We asked the director of 'Into the Inferno' to take a look at 'Inferno.'

EDITOR’S NOTE: In one of the stranger – and seemingly avoidable – titling and scheduling coincidences in recent movie memory, this Friday sees both the wide release of Ron Howard’s Dan Brown adaptation Inferno and the limited/Netflix release of Werner Herzog’s documentary Into the Inferno. In order to properly consider both of these similarly monikered yet wildly different films, we invited Mr. Herzog to screen the other Inferno*, and jot down a few of his thoughts.

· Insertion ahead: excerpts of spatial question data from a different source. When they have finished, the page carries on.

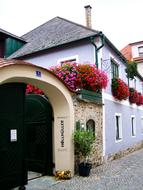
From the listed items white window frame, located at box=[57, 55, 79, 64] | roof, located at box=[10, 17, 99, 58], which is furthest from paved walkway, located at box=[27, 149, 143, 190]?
roof, located at box=[10, 17, 99, 58]

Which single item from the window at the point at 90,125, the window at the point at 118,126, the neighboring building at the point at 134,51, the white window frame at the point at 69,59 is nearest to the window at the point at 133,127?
the window at the point at 118,126

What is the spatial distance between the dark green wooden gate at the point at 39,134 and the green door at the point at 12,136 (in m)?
1.75

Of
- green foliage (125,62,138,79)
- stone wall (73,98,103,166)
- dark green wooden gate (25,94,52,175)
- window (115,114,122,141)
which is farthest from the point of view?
green foliage (125,62,138,79)

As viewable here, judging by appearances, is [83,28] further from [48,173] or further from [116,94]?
[48,173]

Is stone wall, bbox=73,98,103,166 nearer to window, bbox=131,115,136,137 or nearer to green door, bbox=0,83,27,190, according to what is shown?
green door, bbox=0,83,27,190

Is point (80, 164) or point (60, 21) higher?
point (60, 21)

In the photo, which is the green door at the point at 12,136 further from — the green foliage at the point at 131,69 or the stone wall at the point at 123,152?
the green foliage at the point at 131,69

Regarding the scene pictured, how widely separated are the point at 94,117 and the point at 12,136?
448 cm

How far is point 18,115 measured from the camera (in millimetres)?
6719

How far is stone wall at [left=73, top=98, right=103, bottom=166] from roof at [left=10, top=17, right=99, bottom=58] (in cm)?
332

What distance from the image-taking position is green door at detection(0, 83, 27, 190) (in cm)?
628

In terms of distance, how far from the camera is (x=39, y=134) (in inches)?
348

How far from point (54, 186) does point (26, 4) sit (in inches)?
231

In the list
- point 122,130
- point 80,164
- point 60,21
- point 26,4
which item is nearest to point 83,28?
point 60,21
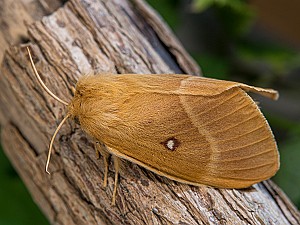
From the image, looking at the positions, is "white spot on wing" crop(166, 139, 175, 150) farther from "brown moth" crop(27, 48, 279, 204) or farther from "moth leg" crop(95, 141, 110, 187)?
"moth leg" crop(95, 141, 110, 187)

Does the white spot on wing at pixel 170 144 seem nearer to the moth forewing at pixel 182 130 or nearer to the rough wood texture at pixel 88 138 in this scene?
the moth forewing at pixel 182 130

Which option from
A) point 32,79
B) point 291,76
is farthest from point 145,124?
point 291,76

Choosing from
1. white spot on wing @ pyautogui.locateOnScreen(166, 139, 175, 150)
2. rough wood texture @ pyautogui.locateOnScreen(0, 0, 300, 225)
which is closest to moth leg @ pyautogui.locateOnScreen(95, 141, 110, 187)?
rough wood texture @ pyautogui.locateOnScreen(0, 0, 300, 225)

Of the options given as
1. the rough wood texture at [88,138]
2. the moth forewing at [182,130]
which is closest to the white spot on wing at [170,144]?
the moth forewing at [182,130]

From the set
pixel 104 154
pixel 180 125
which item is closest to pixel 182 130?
pixel 180 125

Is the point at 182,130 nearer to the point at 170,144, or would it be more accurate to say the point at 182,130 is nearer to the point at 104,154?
the point at 170,144

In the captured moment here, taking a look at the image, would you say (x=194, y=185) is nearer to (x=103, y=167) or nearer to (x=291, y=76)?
(x=103, y=167)
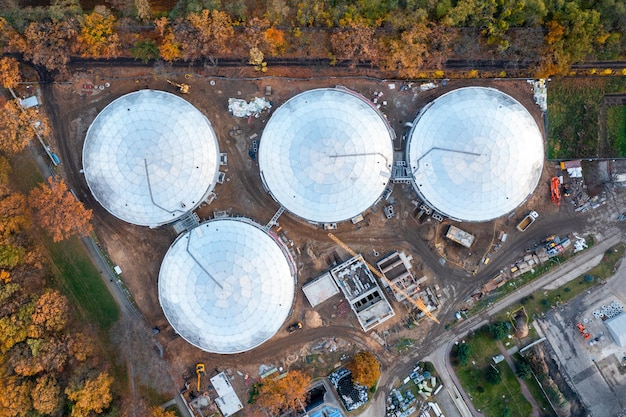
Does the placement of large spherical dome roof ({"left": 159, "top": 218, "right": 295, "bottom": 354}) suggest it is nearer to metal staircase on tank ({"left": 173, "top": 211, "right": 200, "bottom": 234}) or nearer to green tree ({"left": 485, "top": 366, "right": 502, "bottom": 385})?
metal staircase on tank ({"left": 173, "top": 211, "right": 200, "bottom": 234})

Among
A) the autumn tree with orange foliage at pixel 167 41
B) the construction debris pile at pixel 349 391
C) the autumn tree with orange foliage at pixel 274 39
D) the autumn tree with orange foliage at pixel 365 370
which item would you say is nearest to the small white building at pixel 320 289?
the autumn tree with orange foliage at pixel 365 370

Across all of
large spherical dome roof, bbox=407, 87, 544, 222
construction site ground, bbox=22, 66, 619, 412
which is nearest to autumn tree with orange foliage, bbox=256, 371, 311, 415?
construction site ground, bbox=22, 66, 619, 412

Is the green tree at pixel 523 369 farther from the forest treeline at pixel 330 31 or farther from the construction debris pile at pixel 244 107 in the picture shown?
the construction debris pile at pixel 244 107

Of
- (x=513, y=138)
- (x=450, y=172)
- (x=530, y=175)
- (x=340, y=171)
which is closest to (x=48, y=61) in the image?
(x=340, y=171)

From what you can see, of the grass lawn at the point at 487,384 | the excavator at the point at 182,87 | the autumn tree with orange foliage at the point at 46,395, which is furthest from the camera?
the grass lawn at the point at 487,384

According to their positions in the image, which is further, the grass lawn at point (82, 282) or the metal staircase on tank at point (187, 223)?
the grass lawn at point (82, 282)

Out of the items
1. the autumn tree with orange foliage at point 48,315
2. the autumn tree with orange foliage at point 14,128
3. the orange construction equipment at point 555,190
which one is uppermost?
the autumn tree with orange foliage at point 14,128

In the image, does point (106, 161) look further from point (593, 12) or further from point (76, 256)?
point (593, 12)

I have not met Mr. Ron Howard, nor have I seen either of the earlier films that I am told preceded this inconveniently titled Inferno, so I must confess some mild confusion and disappointment. You see, it begins with many scenes of a rich young intellectual, played by Mr. Ben Foster, sharing his thoughts on the world, and I found myself settling in a bit, and nodding in agreement, for this was a very wise young man indeed. For example, one of the first things he tells us is, “Nothing changes behavior like pain. Maybe pain can change us.” These are, I would say, very wise words! He also tells us that “mankind is the cancer in its own body,” which also prompted some vigorous nodding from my seat; this character also tells us “humanity is the disease” and “Inferno is the cure.” Alas, as he says this, he takes a rather devastating fall from a very high clock tower, and alas, this bright young man is mostly absent from what follows. The film, I must confess, is not richer for it.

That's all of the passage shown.